Com a proposta de fomentar o compartilhamento de ideias surgiu o TED, organização sem fins lucrativos que organiza conferências para que personalidades tenham a chance de dar a melhor palestra de suas vidas. Detalhe, em até 18 minutos.
Em uma dessas conferências a pauta abordada foi segurança pública. Mais especificamente no TEDxSudeste, no dia 08/05/10, no Rio de Janeiro.
Para falar sobre o assunto, o convidado foi ninguém menos do que Rodrigo Pimentel, Ex-capitão do BOPE – figura que inspirou a criação do personagem Capitão Nascimento -, palestrante motivacional, consultor, autor dos Best-Sellers Elite da Tropa e Elite da Tropa II e também sociólogo.

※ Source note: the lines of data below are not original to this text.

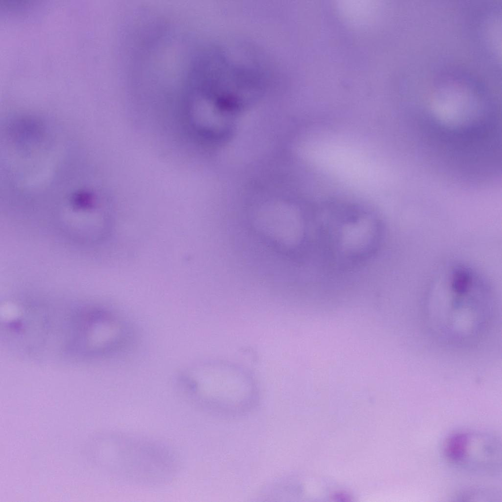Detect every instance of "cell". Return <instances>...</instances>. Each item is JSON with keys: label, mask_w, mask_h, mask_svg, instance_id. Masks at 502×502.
Masks as SVG:
<instances>
[{"label": "cell", "mask_w": 502, "mask_h": 502, "mask_svg": "<svg viewBox=\"0 0 502 502\" xmlns=\"http://www.w3.org/2000/svg\"><path fill=\"white\" fill-rule=\"evenodd\" d=\"M343 216L325 219L323 243L326 256L347 266L373 255L381 240L382 227L371 215Z\"/></svg>", "instance_id": "1"}]
</instances>
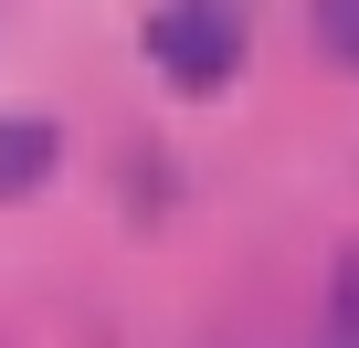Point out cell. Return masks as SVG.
Segmentation results:
<instances>
[{
    "label": "cell",
    "mask_w": 359,
    "mask_h": 348,
    "mask_svg": "<svg viewBox=\"0 0 359 348\" xmlns=\"http://www.w3.org/2000/svg\"><path fill=\"white\" fill-rule=\"evenodd\" d=\"M148 53L180 95H222L243 74V11L233 0H169V11L148 22Z\"/></svg>",
    "instance_id": "obj_1"
},
{
    "label": "cell",
    "mask_w": 359,
    "mask_h": 348,
    "mask_svg": "<svg viewBox=\"0 0 359 348\" xmlns=\"http://www.w3.org/2000/svg\"><path fill=\"white\" fill-rule=\"evenodd\" d=\"M53 169H64V137H53V116H0V201H32Z\"/></svg>",
    "instance_id": "obj_2"
},
{
    "label": "cell",
    "mask_w": 359,
    "mask_h": 348,
    "mask_svg": "<svg viewBox=\"0 0 359 348\" xmlns=\"http://www.w3.org/2000/svg\"><path fill=\"white\" fill-rule=\"evenodd\" d=\"M306 11H317V43L359 74V0H306Z\"/></svg>",
    "instance_id": "obj_3"
},
{
    "label": "cell",
    "mask_w": 359,
    "mask_h": 348,
    "mask_svg": "<svg viewBox=\"0 0 359 348\" xmlns=\"http://www.w3.org/2000/svg\"><path fill=\"white\" fill-rule=\"evenodd\" d=\"M338 327H348V337H359V243H348V253H338Z\"/></svg>",
    "instance_id": "obj_4"
}]
</instances>
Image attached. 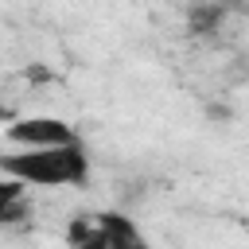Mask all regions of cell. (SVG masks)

Neste artigo você confere todo o conteúdo da palestra de segurança de Rodrigo Pimentel e entende qual o papel da sociedade na redução de homicídios no Rio de Janeiro, segundo o ex-capitão.
A primeira prisão feita por Rodrigo Pimentel
Ao se formar, no ano de 1991, Pimentel foi designado para o comando de uma companhia de polícia no município de Resende, próximo a Visconde de Mauá, no Rio de Janeiro. Com apenas 21 anos de idade, o agente recém formado mal podia esperar para realizar a sua primeira prisão – um marco na carreira de todo policial – e estava motivado para fazer isso acontecer o mais rápido possível.

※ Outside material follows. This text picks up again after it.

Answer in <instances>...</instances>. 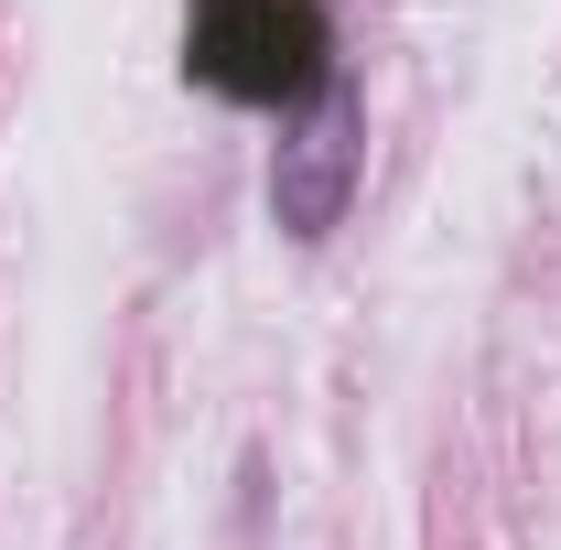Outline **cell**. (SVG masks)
Here are the masks:
<instances>
[{"mask_svg": "<svg viewBox=\"0 0 561 550\" xmlns=\"http://www.w3.org/2000/svg\"><path fill=\"white\" fill-rule=\"evenodd\" d=\"M184 76L238 108H313L335 98V22L324 0H195L184 11Z\"/></svg>", "mask_w": 561, "mask_h": 550, "instance_id": "obj_1", "label": "cell"}, {"mask_svg": "<svg viewBox=\"0 0 561 550\" xmlns=\"http://www.w3.org/2000/svg\"><path fill=\"white\" fill-rule=\"evenodd\" d=\"M346 195H356V98H313L291 108L271 140V216L291 238H335L346 227Z\"/></svg>", "mask_w": 561, "mask_h": 550, "instance_id": "obj_2", "label": "cell"}]
</instances>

O personagem havia sido escolhido, Velho do Rio – maior traficante de maconha do Mauá naquela época – no auge dos seus 65 anos. Para tornar a prisão possível, Pimentel visitou o local onde o traficante costumava usar como ponto de venda. Disfarçado, o policial tentou se passar por consumidor da droga, mas foi só na quarta visita que realmente convenceu o velho a fornecer-lhe uma quantia do “produto”.
Ao chegar com a viatura, na época um fusquinha, na delegacia, Pimentel ouviu que essa prisão ia acabar se tornando um problema. O que foi repetido novamente para o policial dias depois, dessa vez pelo juiz e promotora presentes no julgamento do Velho do Rio “Tá maluco? Olha o que você fez. Será que precisava prender ele mesmo?”.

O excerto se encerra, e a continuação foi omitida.